“The German Die Zeit published this glimpse of an anti-Olympics concert by veteran rocker Cui Jian, held in a Beijing bar outside the Olympic zone. As the greatest symbol of the “nothing” generation, Cui Jian still bottles a rebellious spirit for his fans, even if it sells next to cans and drafts these days.” Translated by Steve Cotner in the Foreign Expert blog:
Cui Jian knows that he is guilty of his reputation as a rebel — the concert begins with music from Tibet. Immediately, the swinging floor quakes before the small stage, the enormous box-towers waggle; Bavarian technology has certainly not diminished. Cui Jian is a Niu Bi, call the fans. The meaning of this is rather prurient, and what it’s actually called is even worse; anyway the word cannot be printed. It is the intimate parts of the common dairy cow.

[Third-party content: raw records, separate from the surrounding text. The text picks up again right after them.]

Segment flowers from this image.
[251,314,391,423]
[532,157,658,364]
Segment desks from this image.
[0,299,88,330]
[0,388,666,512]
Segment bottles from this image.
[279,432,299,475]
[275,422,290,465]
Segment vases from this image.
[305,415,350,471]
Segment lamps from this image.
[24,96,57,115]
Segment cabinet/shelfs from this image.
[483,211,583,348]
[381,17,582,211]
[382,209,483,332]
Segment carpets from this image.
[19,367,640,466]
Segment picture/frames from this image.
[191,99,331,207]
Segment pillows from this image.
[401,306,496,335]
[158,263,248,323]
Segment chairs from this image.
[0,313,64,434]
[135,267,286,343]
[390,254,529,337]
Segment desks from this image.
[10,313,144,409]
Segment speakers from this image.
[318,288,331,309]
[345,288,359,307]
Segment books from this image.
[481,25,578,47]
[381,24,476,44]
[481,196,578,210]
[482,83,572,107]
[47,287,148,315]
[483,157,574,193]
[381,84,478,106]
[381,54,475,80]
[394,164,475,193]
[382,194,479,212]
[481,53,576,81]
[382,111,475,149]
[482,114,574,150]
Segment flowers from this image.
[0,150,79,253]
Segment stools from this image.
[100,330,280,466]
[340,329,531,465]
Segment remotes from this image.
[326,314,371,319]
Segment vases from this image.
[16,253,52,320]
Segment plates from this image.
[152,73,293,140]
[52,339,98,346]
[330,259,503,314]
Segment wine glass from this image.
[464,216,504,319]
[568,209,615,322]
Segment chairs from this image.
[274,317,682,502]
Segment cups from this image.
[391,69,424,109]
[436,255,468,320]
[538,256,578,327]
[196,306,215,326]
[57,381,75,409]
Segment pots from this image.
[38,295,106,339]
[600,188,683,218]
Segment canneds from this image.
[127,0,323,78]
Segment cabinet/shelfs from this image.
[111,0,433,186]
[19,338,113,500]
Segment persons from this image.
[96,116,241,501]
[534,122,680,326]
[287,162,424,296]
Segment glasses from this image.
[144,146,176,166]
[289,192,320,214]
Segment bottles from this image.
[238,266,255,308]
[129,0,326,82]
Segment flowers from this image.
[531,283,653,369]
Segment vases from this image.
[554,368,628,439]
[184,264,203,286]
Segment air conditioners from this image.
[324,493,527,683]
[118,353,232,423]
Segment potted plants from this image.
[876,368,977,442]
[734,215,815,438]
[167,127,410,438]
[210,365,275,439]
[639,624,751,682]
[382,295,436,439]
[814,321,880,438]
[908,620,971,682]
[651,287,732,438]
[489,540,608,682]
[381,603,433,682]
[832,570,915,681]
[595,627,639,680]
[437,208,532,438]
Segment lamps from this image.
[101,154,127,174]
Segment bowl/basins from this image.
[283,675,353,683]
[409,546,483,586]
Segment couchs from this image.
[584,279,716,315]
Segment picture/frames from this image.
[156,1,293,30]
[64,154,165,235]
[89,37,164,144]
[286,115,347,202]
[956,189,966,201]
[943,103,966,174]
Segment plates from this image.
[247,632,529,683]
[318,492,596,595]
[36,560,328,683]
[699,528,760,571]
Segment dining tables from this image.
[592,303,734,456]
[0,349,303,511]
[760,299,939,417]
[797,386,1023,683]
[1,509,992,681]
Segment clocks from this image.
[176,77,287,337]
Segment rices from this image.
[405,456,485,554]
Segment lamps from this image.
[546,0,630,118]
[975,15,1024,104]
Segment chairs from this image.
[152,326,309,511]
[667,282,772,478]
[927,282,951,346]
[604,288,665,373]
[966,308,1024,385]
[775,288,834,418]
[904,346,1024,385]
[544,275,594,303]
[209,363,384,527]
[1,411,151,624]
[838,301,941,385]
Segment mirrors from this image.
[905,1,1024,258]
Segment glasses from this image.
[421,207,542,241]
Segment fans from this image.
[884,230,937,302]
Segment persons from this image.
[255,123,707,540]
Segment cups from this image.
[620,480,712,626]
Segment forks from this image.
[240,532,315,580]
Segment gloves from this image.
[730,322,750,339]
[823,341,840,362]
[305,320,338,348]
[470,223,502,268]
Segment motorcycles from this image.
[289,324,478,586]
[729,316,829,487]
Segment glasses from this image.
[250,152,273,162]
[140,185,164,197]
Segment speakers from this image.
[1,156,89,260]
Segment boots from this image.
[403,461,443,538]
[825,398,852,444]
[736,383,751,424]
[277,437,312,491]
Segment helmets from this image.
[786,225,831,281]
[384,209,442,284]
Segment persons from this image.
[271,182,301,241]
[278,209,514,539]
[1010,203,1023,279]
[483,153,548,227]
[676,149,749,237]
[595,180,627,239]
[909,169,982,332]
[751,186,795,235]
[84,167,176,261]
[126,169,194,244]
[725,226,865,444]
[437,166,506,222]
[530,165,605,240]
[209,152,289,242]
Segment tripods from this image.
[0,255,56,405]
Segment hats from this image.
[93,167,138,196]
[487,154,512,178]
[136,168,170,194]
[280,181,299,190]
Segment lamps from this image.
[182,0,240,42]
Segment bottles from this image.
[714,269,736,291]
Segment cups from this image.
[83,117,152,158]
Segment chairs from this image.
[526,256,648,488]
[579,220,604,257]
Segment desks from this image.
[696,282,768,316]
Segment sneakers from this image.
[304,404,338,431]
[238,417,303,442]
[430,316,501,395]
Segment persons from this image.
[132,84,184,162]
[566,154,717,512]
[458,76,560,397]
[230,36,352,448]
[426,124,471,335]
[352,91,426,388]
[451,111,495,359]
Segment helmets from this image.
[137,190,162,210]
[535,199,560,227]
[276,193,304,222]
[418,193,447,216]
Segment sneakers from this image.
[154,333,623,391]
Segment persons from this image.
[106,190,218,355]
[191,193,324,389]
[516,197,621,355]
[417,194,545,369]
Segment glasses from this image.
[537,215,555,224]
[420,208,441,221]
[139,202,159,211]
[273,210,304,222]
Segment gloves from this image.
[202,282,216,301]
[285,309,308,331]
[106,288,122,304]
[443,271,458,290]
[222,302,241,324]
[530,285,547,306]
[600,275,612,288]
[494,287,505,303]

Again and again, the red flag with the picture of the singer is unfurled. As with the famous Che Guevara icon, his face shows up on it in a kind of shadow. Over the years, he has managed to take one or another state symbol and appropriate it and deconstruct it; the red star, for example, adorns his cap and the fans’ t-shirts. He reverses the colors of the Chinese flag, where the big yellow star on a red background stands for the Communist Party (the four small ones represent workers, peasants, intellectuals, and the rest of the people). Many concert-goers wear the Cui Jian star as stickers on their cheeks — even as an ironic refraction of the Olympic hysteria, with the Chinese flag tattoos having become unavoidable.
“You’re younger than Liu Xiang,” shouts the audience, by which the rocker is honored, since the tragically bushed hurdle sprinter was born two decades after him.